**Aim of the task**. Based on the court opinion below, say whether each statement agrees with it, answering yes or no and quoting the words that settle it: (a) the motion to dismiss the appeal was granted; (b) the amended petitions brought in new parties; (c) the original petitions sought the same lien on the same premises as the amended ones.

[Begin Text]

Miller v. Calumet Lumber & Manufacturing Co.

121 Ill. App. 56 | Ill. App. Ct. | 1905

Mr. Justioe

Brown delivered the opinion of the court.

A motion to dismiss the appeal or to affirm the decree of the Circuit Court with statutory damages was made by the appellants in this cause soon after it was entered in this court. The motion was reserved to the hearing in due course. It is now denied. We have considered the appeal on the merits. The objections made to this course because of the alleged informalities in the transcript of the record, we do not think are well taken. By the filing of an additional record by appellants on their suggestion of diminution, and by their also filing under leave of this court the transcript on the former appeal, anything in these objections which might otherwise be material has been met.

The first of the alleged errors of the Circuit Court which is insisted on and argued by the appellants’ counsel in this appeal, is that the complainant by its amended bill and the intervening petitioner by its amended petition have each made an entirely new case, distinct and different from the cases set up by the original bill and original intervening petition, and that since the amended bill and amended petition were not filed within four months after the dates fixed for final payment under the contracts set up therein, respectively, the complainant and intervening petitioner are barred from maintaining this suit. We do not so view the matter. We think the Circuit Court was right in holding that no new or different causes of action were stated in the amended petitions. They asked for a mechanic’s lien, under the statute of Illinois, against the property of certain defendants; the original petitions had asked for the same lien against the same premises. The original and amended petitions were based on the same contracts between the owners and the original contractor, and the same contracts between that original contractor and the petitioners, and described those contracts and the work and materials they respectively called for in the same way. The amended petitions made no new or different parties. We do not see how it can be successfully contended that the later petitions are anything more than the less defective and more artificial method of stating their claim, which is always allowed by way of amendment to parties plaintiff, without rendering them liable to the consequences of having stated a new cause of action.

The gist of the reasons given by the Branch Appellate Court when it reversed the former decree in this cause, was that the amount due from the owner to the original contractor must be ascertained and found before there could be a decree in favor of the claimants. “In this case,” the court says, “the amount due from the owner to the contractor is not found or declared in the decree, nor is there any evidence upon which such a decree can be based.” It is true that the court also says, “Neither the petition nor the intervening petition' comply with the requirements of section 32,” but that the court did not think that their amendment would be made futile and ineffective by the four months’ limitation is shown by its action in, of its own motion, granting leave for such amendment. It may be conceded that the Circuit Court was bound by this action only to allow the amendments, and had power to have afterward declared them useless, but in so doing it would certainly have disagreed with the Branch Appellate Court. We agree with the view of that court and of the Circuit Court. The underlying purpose of statutory limitations is to prevent the unexpected enforcement of stale claims, concerning which persons interested have been thrown off their guard by want of prosecution. This is especially true of the short limitations in lien laws. Nothing could be more different from such a situation than the one in this case.

[End Text]
[Begin Data section]

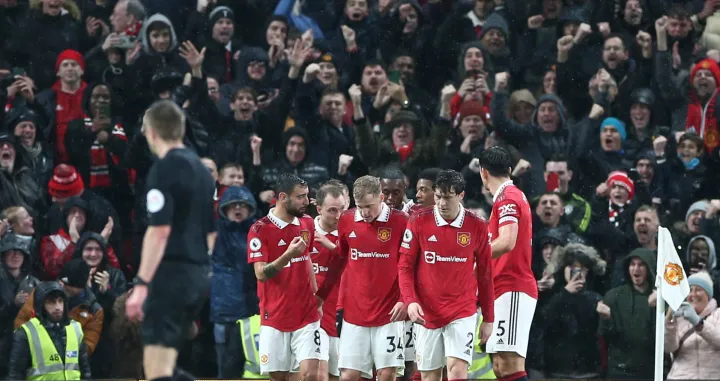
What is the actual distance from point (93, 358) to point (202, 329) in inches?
44.4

[End Data section]

**Output**.
(a) No: "It is now denied."
(b) No: "The amended petitions made no new or different parties."
(c) Yes: "the original petitions had asked for the same lien against the same premises."